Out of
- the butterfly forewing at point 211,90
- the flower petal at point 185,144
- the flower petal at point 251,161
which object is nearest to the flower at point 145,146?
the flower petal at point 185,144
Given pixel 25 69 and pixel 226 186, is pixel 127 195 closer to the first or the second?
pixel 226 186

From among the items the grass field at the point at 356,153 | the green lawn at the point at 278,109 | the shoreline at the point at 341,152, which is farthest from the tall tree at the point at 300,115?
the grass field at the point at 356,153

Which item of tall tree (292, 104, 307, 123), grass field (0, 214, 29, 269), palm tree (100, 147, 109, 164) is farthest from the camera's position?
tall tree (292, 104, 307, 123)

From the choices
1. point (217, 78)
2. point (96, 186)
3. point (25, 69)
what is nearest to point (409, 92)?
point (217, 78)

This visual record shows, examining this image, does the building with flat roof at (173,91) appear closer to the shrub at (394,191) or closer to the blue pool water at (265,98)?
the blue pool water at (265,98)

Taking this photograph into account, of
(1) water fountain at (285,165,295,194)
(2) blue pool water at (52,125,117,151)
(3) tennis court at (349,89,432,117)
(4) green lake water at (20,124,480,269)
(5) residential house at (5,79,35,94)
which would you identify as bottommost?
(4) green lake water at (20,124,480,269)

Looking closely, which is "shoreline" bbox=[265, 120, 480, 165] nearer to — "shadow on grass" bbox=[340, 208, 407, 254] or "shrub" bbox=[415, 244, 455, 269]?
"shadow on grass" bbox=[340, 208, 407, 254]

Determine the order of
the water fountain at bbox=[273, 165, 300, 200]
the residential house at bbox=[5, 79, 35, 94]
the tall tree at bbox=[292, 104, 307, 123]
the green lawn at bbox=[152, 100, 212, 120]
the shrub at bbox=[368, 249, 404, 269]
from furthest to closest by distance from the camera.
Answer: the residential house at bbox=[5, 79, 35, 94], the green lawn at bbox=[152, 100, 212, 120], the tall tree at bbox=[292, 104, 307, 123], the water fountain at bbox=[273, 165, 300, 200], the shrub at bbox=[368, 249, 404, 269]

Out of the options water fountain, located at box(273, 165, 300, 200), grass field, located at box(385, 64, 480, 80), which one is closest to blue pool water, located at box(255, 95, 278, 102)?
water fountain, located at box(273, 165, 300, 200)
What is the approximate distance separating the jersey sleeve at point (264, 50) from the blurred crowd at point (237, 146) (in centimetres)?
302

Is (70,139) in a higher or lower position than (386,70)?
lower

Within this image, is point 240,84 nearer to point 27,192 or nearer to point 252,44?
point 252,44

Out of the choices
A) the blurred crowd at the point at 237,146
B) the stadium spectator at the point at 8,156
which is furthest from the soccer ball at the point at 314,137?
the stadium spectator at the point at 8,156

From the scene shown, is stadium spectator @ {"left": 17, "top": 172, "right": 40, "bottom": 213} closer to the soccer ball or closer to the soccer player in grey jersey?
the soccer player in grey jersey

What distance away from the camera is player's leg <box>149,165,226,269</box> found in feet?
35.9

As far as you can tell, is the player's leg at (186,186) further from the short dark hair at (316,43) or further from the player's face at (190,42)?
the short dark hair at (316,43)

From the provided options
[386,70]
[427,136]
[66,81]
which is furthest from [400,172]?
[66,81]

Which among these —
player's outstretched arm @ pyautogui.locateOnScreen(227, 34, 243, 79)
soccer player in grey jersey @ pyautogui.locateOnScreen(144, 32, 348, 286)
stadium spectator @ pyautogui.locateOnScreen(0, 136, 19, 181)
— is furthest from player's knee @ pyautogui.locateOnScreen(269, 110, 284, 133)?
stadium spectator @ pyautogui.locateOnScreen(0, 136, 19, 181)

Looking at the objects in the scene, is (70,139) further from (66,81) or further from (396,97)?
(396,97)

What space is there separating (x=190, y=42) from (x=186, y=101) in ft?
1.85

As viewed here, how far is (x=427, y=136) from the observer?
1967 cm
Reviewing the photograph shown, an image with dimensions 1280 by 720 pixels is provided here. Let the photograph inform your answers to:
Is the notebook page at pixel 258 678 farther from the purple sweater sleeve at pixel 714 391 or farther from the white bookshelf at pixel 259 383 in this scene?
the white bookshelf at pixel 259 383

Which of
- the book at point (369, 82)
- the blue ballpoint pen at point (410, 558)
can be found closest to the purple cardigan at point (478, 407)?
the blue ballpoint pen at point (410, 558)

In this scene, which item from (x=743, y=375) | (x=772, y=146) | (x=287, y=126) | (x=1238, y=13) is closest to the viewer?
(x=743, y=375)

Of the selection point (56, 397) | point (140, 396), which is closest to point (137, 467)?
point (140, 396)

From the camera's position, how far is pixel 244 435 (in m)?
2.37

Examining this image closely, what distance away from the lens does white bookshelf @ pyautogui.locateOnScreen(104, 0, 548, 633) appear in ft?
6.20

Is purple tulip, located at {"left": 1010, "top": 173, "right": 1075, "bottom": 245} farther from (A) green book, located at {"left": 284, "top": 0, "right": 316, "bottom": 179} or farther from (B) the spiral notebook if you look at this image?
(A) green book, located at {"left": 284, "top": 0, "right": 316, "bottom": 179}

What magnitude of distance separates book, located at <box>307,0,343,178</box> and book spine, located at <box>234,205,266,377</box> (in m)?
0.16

****************************************

[STATED GOAL]:
Rewrite the lines from the one containing "What space is" through the last line, both included, putting "camera" in place of "observer" and changing nothing else.

[SOLUTION TO THIS TASK]:
What space is there separating (x=190, y=42) from (x=186, y=101) in ft?
1.85

As viewed here, how far is (x=427, y=136) from the camera?
1967 cm
Reviewing the photograph shown, an image with dimensions 1280 by 720 pixels is provided here. Let the photograph inform your answers to:
Is the notebook page at pixel 258 678 farther from the purple sweater sleeve at pixel 714 391 or farther from the white bookshelf at pixel 259 383 in this scene?
the white bookshelf at pixel 259 383

Which of
- the book at point (369, 82)
- the blue ballpoint pen at point (410, 558)
can be found closest to the purple cardigan at point (478, 407)?
the blue ballpoint pen at point (410, 558)

In this scene, which item from (x=743, y=375) | (x=772, y=146) | (x=287, y=126) | (x=1238, y=13) is closest to the viewer?
(x=743, y=375)

Of the selection point (56, 397) | point (140, 396), which is closest to point (137, 467)?
point (140, 396)

From the camera's position, how far is pixel 244 435 (in m)?
2.37

Examining this image closely, what distance away from the lens does white bookshelf @ pyautogui.locateOnScreen(104, 0, 548, 633) appear in ft?
6.20

Is purple tulip, located at {"left": 1010, "top": 173, "right": 1075, "bottom": 245} farther from (A) green book, located at {"left": 284, "top": 0, "right": 316, "bottom": 179} or farther from (B) the spiral notebook if you look at this image?
(A) green book, located at {"left": 284, "top": 0, "right": 316, "bottom": 179}

What magnitude of distance separates book, located at <box>307,0,343,178</box> and book spine, located at <box>234,205,266,377</box> (in m)?
0.16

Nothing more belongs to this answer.